More surprising is how little "If I Was Ready" leans back on electronic sounds to produce such a warm atmosphere. With such a forward and simplistic rhythm, harkening to the 70s pop styles of bands like Fleetwood Mac, the song comes to life quickly. It refreshingly hits the mark of a summer pop song without teetering to close to the oftentimes drawl of LA-pop. The songwriting is never overtly cheeky, the ingredients to make a pop song stick out memorably are present here. The song's verse melody is instantly singable but pleasantly subverted by the finger-picking that creates this incredible bubbly motion. The song is dynamically relaxing, and above all Neal's smooth singing voice turns the somewhat perturbed musings of the song into a care-free willingness to take it easy.

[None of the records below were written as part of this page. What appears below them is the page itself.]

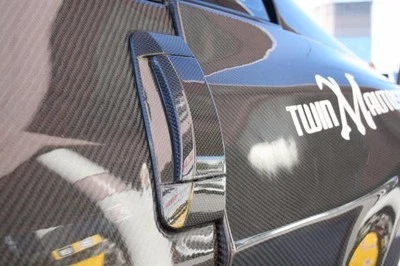 Cubiertas de manija de puerta exterior de fibra de carbono para Nissan 350Z Z33 EVO-R Foto 1 de 4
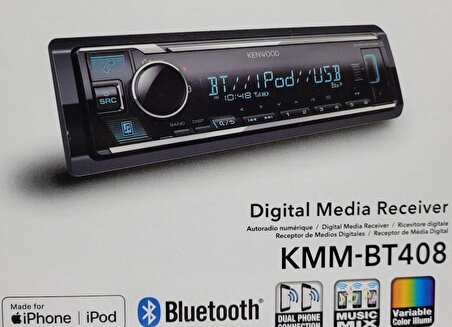 KENWOOD KMM-BT408 BLUETOOTH USB OTO TEYP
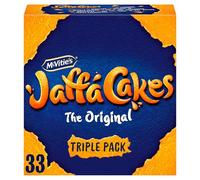 4 galletas originales de Jaffa Cakes de triple paquete x33 "Deliciousness that brings a smile" para todas las ocasiones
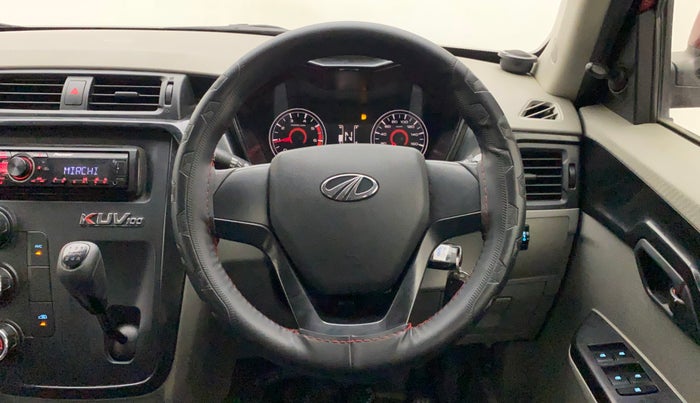 2016 Mahindra Kuv100 K4 PLUS 6 STR, Petrol, Manual, 47,491 km, Steering Wheel Close Up
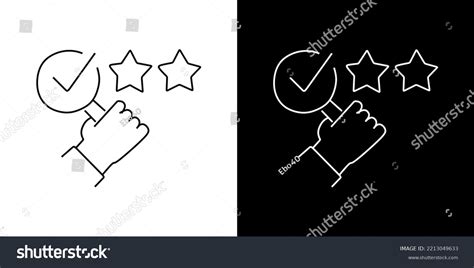 Black White Review Icon Stock Vector (Royalty Free) 2213049633 ...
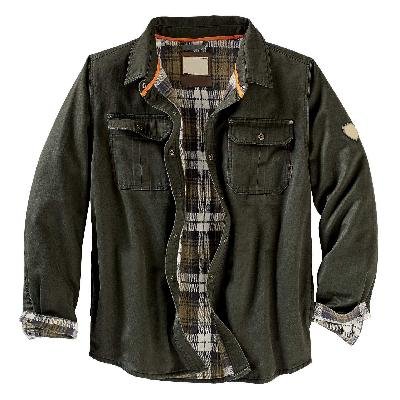 Herren Overshirt aus gewachster Baumwolle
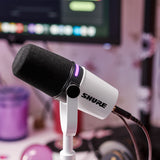 Shure MV7+ Hybrid Output USB-C & XLR Podcast Microphone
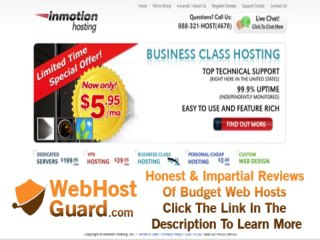 Inmotion Hosting Discount - Save $12/year oh boy...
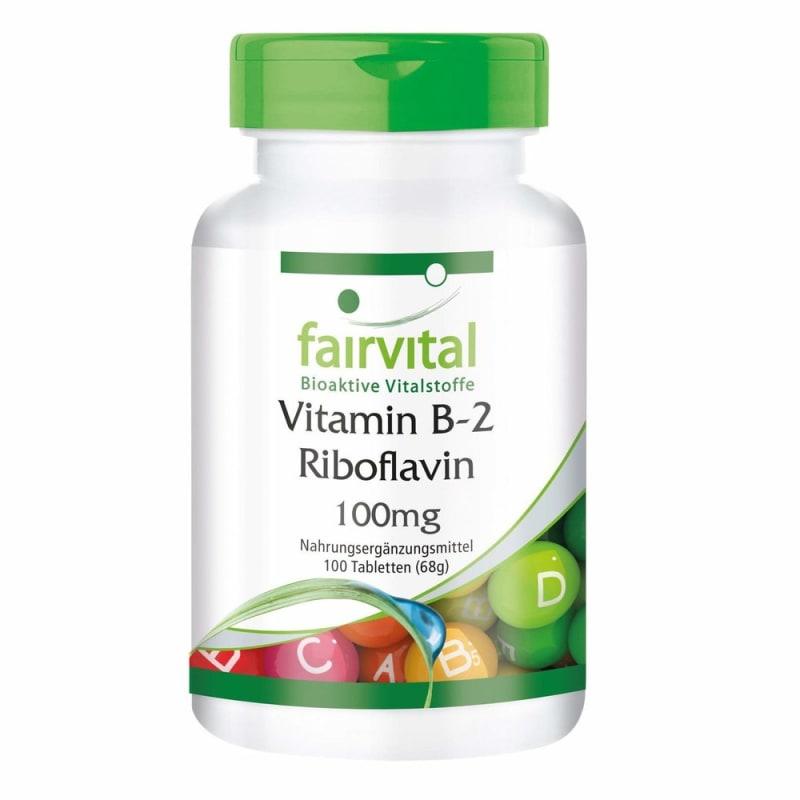 

Fairvital Vitamin B-2 Riboflavin 100 mg, 100 Tablets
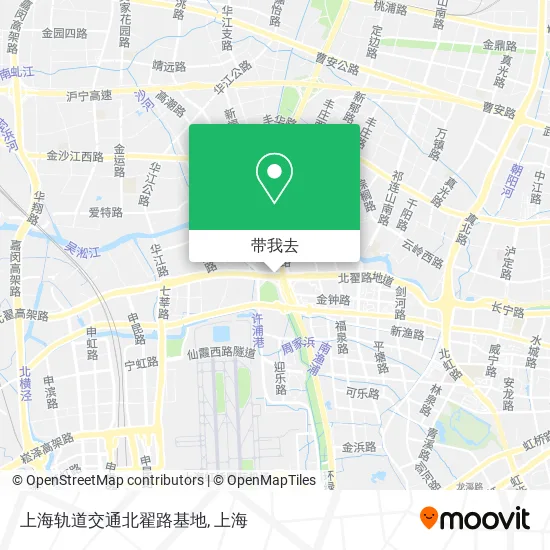 上海轨道交通北翟路基地地图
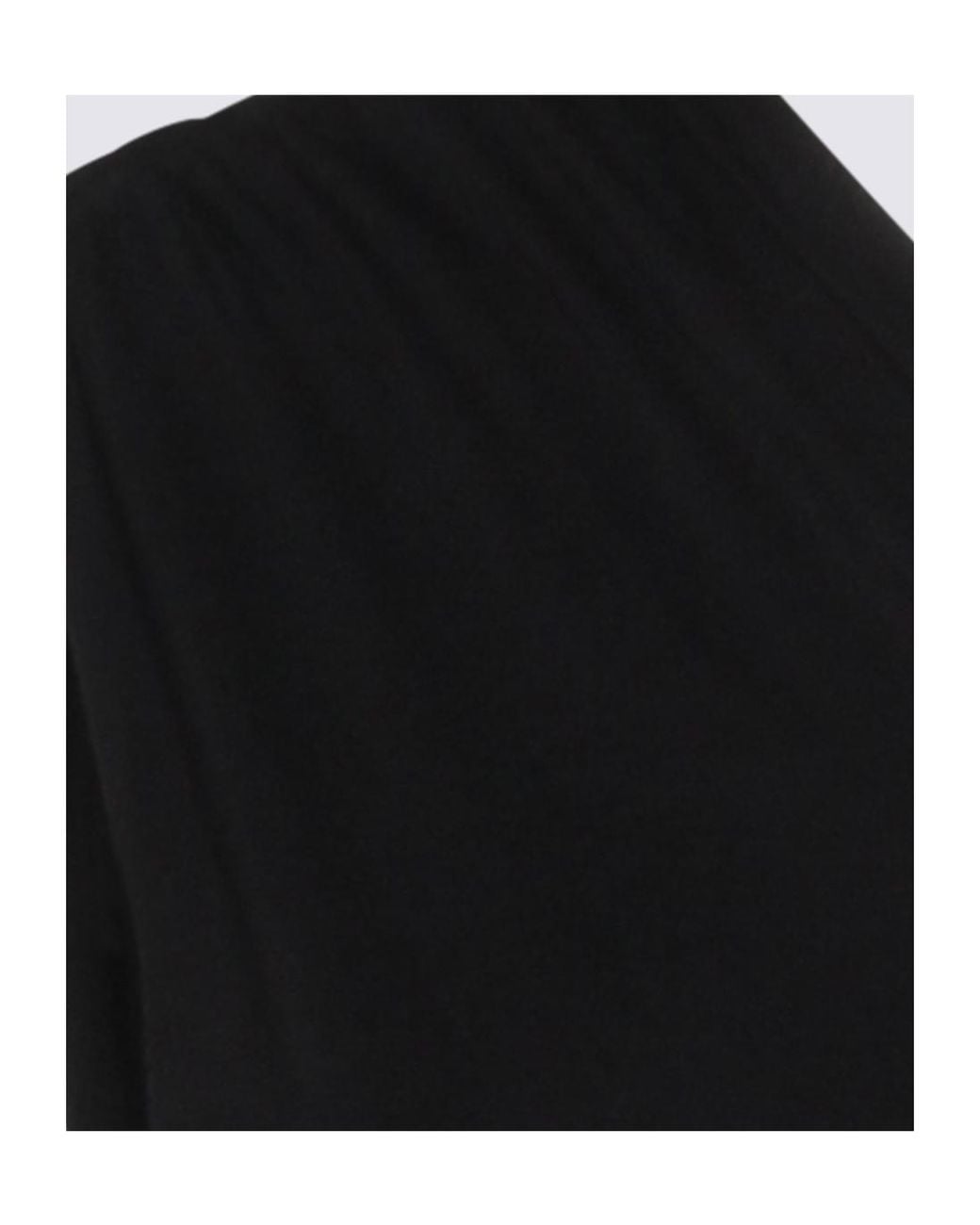 Thom Krom Black One-Shoulder Sleeveless Midi Dress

The chorus drives the song into dream-pop territory with cloud-like harmonies and the addition of a male vocal. The sonic space of the song expands but only for a moment. One-line choruses are underrated these days, and Neal playfully poses the question "What am I gonna do with you now?". The reverb throw here is a wonderful little bit of production really aiding the prosody of a song, and as the song approaches its bridge an even catchier refrain reveals itself: "Don't wanna wait / Don't wanna wait / 'Til its perfect / I wanna know / I wanna know / What your worst is". I'd linger around what the lyrics are talking about but it's so painfully relatable you've probably already thought of who this song is about for you. I mean I did.
Neal then does, with little apprehension, what so few in pop music are willing to do. She ends the song with an extended instrumental that feels as natural a decision as breathing. Rather than coming back for an extraneous chorus, she let's what's already said sit in the air over a stunning guitar solo. Then the song fades out which is really just *chef's kiss*.